■ **Material**:

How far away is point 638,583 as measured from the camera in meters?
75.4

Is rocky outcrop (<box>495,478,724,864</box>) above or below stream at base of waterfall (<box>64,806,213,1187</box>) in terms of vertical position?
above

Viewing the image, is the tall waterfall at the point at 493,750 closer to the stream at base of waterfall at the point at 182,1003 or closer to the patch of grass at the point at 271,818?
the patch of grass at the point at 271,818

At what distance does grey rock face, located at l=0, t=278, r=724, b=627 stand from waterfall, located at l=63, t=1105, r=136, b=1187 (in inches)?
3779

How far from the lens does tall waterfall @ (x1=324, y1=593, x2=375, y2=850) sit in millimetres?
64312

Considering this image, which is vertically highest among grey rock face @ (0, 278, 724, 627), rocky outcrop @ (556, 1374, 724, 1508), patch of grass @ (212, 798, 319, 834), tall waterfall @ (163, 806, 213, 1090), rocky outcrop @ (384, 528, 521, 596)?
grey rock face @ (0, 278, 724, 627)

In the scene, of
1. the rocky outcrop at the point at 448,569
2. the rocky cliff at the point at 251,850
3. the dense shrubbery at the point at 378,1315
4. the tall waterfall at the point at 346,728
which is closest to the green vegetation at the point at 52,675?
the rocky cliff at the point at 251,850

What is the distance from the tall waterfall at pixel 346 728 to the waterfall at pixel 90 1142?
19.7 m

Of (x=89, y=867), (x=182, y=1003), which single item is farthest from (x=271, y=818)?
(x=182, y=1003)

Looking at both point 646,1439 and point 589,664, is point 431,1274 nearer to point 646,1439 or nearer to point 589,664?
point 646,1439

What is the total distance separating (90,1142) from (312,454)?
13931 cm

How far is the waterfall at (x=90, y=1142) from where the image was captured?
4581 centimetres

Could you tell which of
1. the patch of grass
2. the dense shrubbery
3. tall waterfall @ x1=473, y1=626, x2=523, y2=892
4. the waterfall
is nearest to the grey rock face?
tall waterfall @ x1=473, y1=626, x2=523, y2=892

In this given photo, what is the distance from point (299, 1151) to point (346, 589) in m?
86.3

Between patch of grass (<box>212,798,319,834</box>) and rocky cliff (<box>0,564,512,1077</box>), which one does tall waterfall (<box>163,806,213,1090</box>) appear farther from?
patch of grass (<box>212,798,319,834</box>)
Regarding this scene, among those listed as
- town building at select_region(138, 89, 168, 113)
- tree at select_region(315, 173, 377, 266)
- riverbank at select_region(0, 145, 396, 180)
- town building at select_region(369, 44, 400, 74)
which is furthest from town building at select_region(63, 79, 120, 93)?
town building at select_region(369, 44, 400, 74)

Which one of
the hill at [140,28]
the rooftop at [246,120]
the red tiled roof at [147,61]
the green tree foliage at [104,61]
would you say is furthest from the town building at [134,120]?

■ **Instructions for the task**:
Reproduce the part of the listing that opens with the line containing "Viewing the image, is" and closes with the line containing "4581 centimetres", including both of those lines.

■ **Response for this exercise**:
Viewing the image, is the tall waterfall at the point at 493,750 closer to the stream at base of waterfall at the point at 182,1003 or closer to the patch of grass at the point at 271,818?
the patch of grass at the point at 271,818

At what distance does grey rock face, located at l=0, t=278, r=724, b=627 stand from waterfall, located at l=63, t=1105, r=136, b=1187 (in inches)?
3779

How far from the lens does tall waterfall @ (x1=324, y1=593, x2=375, y2=850) sit in millimetres?
64312

Considering this image, which is vertically highest among grey rock face @ (0, 278, 724, 627), rocky outcrop @ (556, 1374, 724, 1508), patch of grass @ (212, 798, 319, 834), tall waterfall @ (163, 806, 213, 1090), rocky outcrop @ (384, 528, 521, 596)?
grey rock face @ (0, 278, 724, 627)

In the scene, of
1. the rocky outcrop at the point at 448,569
2. the rocky cliff at the point at 251,850
3. the dense shrubbery at the point at 378,1315
4. the tall waterfall at the point at 346,728
which is closest to the green vegetation at the point at 52,675?
the rocky cliff at the point at 251,850

What is the distance from the tall waterfall at pixel 346 728 to the waterfall at pixel 90 1142?
19.7 m

Of (x=89, y=867), (x=182, y=1003), which single item is farthest from (x=271, y=818)?
(x=182, y=1003)

Looking at both point 646,1439 and point 589,664, is point 431,1274 nearer to point 646,1439 or nearer to point 589,664?
point 646,1439

What is the total distance separating (90,1142) from (312,454)?
13931 cm

How far is the waterfall at (x=90, y=1142) from where the image was captured?
4581 centimetres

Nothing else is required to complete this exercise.